Extrait →

= = = =

Actualités sociales hebdomadaires : Pourquoi avoir réalisé une enquête sur l'accueil temporaire des personnes handicapées ? Jean-Jacques Olivin : Six ans après un premier travail du même type, nous avons voulu actualiser notre base de données et faire le point sur les difficultés et les besoins des promoteurs. Nous avons envoyé un questionnaire à plus de 6 000 établissements et reçu 357 réponses. Ce modeste taux de retour - 6 % - reflète sans doute le faible intérêt encore porté à la question. Mais à en juger par les coups de fil reçus à l'occasion de la conférence nationale organisée le 29 septembre sur ce thème, il me semble quand même que cela bouge, très doucement. Alors, quelle est l'offre disponible en France en 2005 ?

- Sans prétendre à l'exhaustivité, nous recensons 236 institutions engagées dans l'accueil temporaire (contre 166 en 1999)  : 200 établissements pour adultes et 36 pour enfants. A la mi-2005, l'offre atteind 1 035 places, soit 265 de plus en six ans ! En fait, nous avons repéré 367 créations, mais aussi des disparitions. Le solde net reste très faible, avec 44 places nouvelles par an (2).

Une légère accélération semble se dessiner pour les prochaines années, avec 32 projets signalés et 26 programmés pour 2006 à 2008, pour un total de 192 places. Mais le mouvement paraît encore très timide. Même si l'on arrondit l'offre à 1 300 ou à 1 500 places pour tenir compte de la marge d'incertitude de notre recensement, l'accueil temporaire demeure le fait d'un petit groupe de précurseurs audacieux, ce n'est pas encore un sport de masse ! La pratique est encore beaucoup trop marginale pour avoir un impact significatif sur les politiques sociales.

= = = =

Extrait des données →
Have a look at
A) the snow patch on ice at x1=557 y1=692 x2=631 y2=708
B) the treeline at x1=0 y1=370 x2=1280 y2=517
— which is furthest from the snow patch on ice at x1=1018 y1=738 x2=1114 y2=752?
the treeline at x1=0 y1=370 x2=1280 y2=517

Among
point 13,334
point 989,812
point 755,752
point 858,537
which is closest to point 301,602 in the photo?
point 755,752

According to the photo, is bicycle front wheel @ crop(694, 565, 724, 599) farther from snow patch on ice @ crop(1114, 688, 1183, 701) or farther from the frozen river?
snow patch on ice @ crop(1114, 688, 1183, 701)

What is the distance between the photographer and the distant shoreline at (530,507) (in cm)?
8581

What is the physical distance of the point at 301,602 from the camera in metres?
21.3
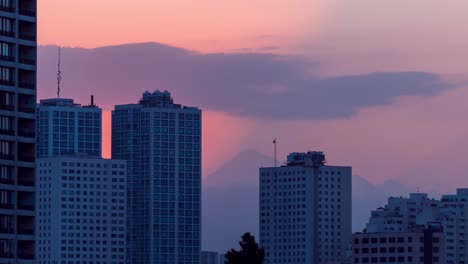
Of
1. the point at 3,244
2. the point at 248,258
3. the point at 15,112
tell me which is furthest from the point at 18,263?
A: the point at 248,258

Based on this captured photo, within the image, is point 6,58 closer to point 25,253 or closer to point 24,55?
point 24,55

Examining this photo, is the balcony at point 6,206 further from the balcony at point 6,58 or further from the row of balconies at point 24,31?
the row of balconies at point 24,31

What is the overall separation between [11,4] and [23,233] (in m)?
13.5

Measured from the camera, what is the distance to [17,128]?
11069cm

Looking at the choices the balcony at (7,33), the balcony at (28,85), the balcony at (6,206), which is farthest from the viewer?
the balcony at (28,85)

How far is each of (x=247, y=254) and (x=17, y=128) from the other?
21.0 meters

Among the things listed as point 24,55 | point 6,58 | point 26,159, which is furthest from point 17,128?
point 24,55

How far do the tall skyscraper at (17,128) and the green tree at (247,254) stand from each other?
1814 centimetres

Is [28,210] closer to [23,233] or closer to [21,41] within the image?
[23,233]

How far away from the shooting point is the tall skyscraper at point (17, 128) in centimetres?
10956

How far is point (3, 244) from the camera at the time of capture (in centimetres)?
10869

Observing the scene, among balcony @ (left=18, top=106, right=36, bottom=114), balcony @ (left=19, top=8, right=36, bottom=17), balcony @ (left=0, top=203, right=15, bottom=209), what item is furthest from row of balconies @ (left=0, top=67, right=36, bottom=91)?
balcony @ (left=0, top=203, right=15, bottom=209)

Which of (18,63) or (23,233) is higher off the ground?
(18,63)

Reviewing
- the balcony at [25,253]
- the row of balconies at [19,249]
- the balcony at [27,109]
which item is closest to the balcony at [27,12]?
the balcony at [27,109]
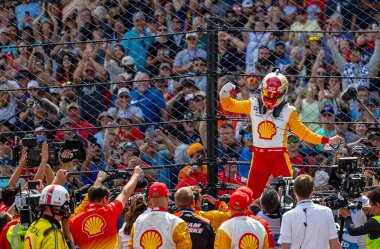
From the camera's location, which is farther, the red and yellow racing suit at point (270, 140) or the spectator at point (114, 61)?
the spectator at point (114, 61)

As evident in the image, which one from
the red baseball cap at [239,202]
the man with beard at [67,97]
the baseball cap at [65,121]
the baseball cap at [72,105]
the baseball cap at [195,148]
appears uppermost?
the man with beard at [67,97]

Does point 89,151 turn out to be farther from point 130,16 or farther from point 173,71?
point 130,16

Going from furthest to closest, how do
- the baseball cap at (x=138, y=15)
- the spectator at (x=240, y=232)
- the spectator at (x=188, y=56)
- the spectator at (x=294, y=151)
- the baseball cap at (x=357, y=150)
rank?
the baseball cap at (x=138, y=15)
the spectator at (x=188, y=56)
the spectator at (x=294, y=151)
the baseball cap at (x=357, y=150)
the spectator at (x=240, y=232)

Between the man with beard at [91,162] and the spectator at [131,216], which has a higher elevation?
the man with beard at [91,162]

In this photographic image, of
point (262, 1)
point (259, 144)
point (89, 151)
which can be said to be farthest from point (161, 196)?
point (262, 1)

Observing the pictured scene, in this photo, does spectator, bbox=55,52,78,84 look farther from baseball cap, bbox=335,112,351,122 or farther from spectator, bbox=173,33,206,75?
baseball cap, bbox=335,112,351,122

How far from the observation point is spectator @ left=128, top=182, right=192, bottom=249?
10453 mm

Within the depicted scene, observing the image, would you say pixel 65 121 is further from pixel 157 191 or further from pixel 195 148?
pixel 157 191

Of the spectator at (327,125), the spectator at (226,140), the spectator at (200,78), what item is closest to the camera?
the spectator at (226,140)

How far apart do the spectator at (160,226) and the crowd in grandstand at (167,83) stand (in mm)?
1635

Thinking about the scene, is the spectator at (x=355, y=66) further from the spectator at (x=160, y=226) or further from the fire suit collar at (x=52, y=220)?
the fire suit collar at (x=52, y=220)

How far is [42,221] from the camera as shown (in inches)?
407

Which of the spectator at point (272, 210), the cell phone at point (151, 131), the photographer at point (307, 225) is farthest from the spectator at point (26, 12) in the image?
the photographer at point (307, 225)

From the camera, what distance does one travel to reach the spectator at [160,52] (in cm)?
1529
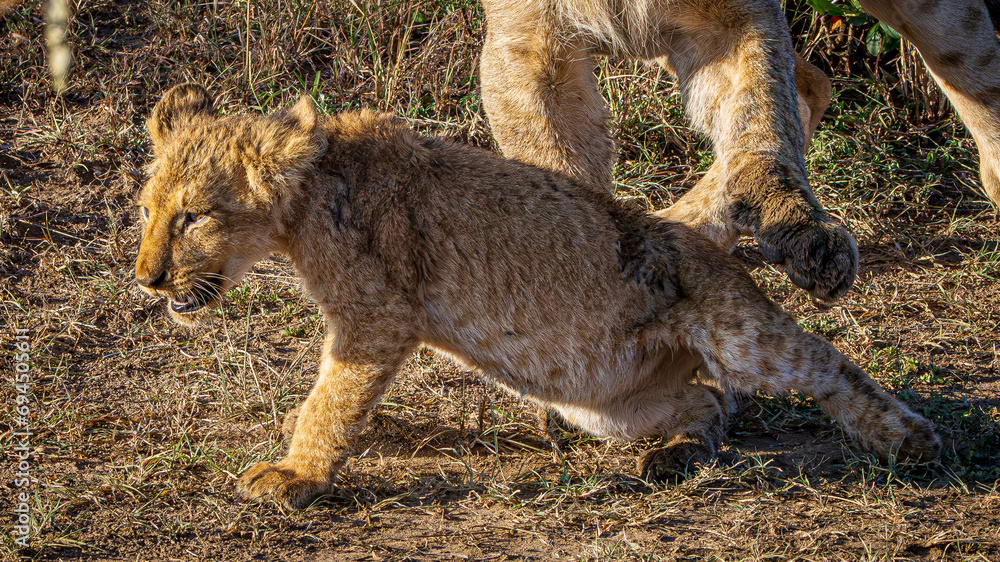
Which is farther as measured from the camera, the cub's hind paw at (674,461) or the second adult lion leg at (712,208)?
the second adult lion leg at (712,208)

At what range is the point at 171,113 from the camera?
11.5 ft

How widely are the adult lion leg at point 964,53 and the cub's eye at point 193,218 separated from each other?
3.11 meters

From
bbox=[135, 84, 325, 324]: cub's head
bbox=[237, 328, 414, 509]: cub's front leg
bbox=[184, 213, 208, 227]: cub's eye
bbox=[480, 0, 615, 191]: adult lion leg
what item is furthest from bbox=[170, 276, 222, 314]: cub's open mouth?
bbox=[480, 0, 615, 191]: adult lion leg

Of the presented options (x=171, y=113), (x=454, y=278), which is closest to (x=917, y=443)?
(x=454, y=278)

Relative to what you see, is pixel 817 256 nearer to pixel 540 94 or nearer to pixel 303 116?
pixel 540 94

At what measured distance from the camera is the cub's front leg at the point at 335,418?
10.4 ft

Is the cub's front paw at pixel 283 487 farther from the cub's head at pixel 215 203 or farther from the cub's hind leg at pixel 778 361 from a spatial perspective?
the cub's hind leg at pixel 778 361

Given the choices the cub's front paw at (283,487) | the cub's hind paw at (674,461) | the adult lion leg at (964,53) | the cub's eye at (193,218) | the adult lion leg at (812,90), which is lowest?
the cub's front paw at (283,487)

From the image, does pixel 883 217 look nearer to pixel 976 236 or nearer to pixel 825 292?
pixel 976 236

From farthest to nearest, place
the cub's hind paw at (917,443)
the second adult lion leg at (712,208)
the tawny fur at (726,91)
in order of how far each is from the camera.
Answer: the second adult lion leg at (712,208), the tawny fur at (726,91), the cub's hind paw at (917,443)

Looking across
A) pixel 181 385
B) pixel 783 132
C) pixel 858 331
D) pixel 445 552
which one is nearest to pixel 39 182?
pixel 181 385

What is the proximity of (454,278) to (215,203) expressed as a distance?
0.80 meters

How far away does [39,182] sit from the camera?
512 centimetres

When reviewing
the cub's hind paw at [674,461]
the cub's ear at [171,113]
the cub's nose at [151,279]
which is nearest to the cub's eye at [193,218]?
the cub's nose at [151,279]
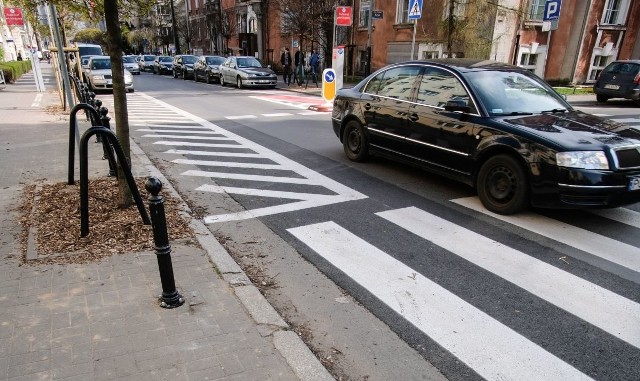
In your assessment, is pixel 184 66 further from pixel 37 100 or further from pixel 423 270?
pixel 423 270

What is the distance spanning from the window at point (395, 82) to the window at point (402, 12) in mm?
19518

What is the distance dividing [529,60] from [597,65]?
14.8 ft

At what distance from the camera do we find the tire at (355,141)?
25.6 ft

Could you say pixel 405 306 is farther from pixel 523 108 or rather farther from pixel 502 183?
pixel 523 108

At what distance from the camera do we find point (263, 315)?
11.0ft

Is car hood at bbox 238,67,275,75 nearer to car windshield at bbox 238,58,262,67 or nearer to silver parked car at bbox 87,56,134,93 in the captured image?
car windshield at bbox 238,58,262,67

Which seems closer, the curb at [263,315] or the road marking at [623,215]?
the curb at [263,315]

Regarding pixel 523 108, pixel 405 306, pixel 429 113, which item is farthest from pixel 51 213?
pixel 523 108

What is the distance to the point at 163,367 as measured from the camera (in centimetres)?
276

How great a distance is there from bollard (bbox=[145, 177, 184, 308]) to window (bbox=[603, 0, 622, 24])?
94.1ft

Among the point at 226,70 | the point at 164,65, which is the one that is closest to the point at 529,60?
the point at 226,70

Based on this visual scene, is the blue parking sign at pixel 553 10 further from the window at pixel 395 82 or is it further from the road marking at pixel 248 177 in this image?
the road marking at pixel 248 177

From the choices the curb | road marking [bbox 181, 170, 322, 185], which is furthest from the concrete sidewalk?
road marking [bbox 181, 170, 322, 185]

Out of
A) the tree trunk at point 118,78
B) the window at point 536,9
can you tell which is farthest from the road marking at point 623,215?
the window at point 536,9
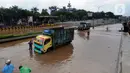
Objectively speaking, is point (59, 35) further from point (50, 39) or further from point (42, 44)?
point (42, 44)

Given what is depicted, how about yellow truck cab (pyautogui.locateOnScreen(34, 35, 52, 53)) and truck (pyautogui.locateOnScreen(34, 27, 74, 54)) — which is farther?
truck (pyautogui.locateOnScreen(34, 27, 74, 54))

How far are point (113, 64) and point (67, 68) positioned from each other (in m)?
4.02

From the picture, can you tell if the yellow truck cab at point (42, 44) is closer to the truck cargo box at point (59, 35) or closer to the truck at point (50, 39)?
the truck at point (50, 39)

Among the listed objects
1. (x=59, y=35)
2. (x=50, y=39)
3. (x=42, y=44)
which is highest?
(x=59, y=35)

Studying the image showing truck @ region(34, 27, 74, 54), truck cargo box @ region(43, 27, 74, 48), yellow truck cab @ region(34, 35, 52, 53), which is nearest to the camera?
yellow truck cab @ region(34, 35, 52, 53)

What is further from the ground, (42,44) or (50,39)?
(50,39)

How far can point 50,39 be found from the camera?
744 inches

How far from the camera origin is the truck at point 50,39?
18.0m

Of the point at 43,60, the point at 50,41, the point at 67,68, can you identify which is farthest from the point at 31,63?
the point at 50,41

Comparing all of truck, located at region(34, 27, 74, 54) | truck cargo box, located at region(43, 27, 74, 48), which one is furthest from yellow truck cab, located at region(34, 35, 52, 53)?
truck cargo box, located at region(43, 27, 74, 48)

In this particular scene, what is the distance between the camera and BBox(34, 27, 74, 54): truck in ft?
59.0

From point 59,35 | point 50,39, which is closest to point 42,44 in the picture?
point 50,39

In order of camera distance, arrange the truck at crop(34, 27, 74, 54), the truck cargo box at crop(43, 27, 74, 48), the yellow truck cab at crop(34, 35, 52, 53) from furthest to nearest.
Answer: the truck cargo box at crop(43, 27, 74, 48)
the truck at crop(34, 27, 74, 54)
the yellow truck cab at crop(34, 35, 52, 53)

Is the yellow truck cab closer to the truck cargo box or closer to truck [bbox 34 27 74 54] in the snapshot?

= = = =

Travail à faire →
A - D'après l'entretien sur l'accueil temporaire des personnes handicapées, combien de places l'offre atteint-elle à la mi-2005 ?
B - Poursuivez l'entretien sur l'accueil temporaire des personnes handicapées à la suite de sa dernière phrase.

Corrigé →
A - 1 035 places.

B -
A raison de sept utilisateurs en moyenne par place et par an, il faudrait décupler l'offre pour que 5 % des personnes assez lourdement handicapées puissent bénéficier d'un accueil temporaire dans l'année. Ce qui reste un objectif modeste comparé aux 30 % de bénéficiaires recensés au Québec, où, il est vrai, on a supprimé tous les autres types d'institutions.

Quelle est la durée des séjours ?

- D'après l'enquête, plus de la moitié des places sont accessibles à partir d'une ou deux journées et les trois quarts le sont pour des durées inférieures ou égales à la semaine. La souplesse et la réactivité sont des données essentielles en matière d'accueil temporaire. Recevoir une personne pour un week-end à intervalles réguliers, par exemple, peut être important pour permettre à sa famille de souffler, ou même pour offrir un répit à une autre institution. Dire que l'on n'accueille que pour un minimum de 15 jours ou de un mois, ce n'est pas répondre aux besoins des personnes.

Quant à la durée maximale d'un séjour en continu, elle est très variable : elle se compte en semaines dans 46 % des cas et peut aller jusqu'à trois mois (la limite légale) dans 44 % des structures. Sauf impératif (par exemple lors d'une hospitalisation du parent qui s'occupe d'ordinaire d'un enfant), il ne faut pas que le séjour de trois mois d'affilée soit la règle, mieux vaut prévoir des accueils séquentiels.

Les structures fonctionnent-elles en continu ?

- C'est le cas pour deux structures sur trois. A l'expérience, je ne suis pas contre des périodes de fermeture, ne serait-ce qu'un long week-end chaque trimestre. D'abord pour offrir un repos bien mérité au personnel. Mais aussi pour affirmer clairement les limites de la durée de séjour. Trop de places d'accueil temporaire disparaissent parce que les bénéficiaires s'y installent définitivement.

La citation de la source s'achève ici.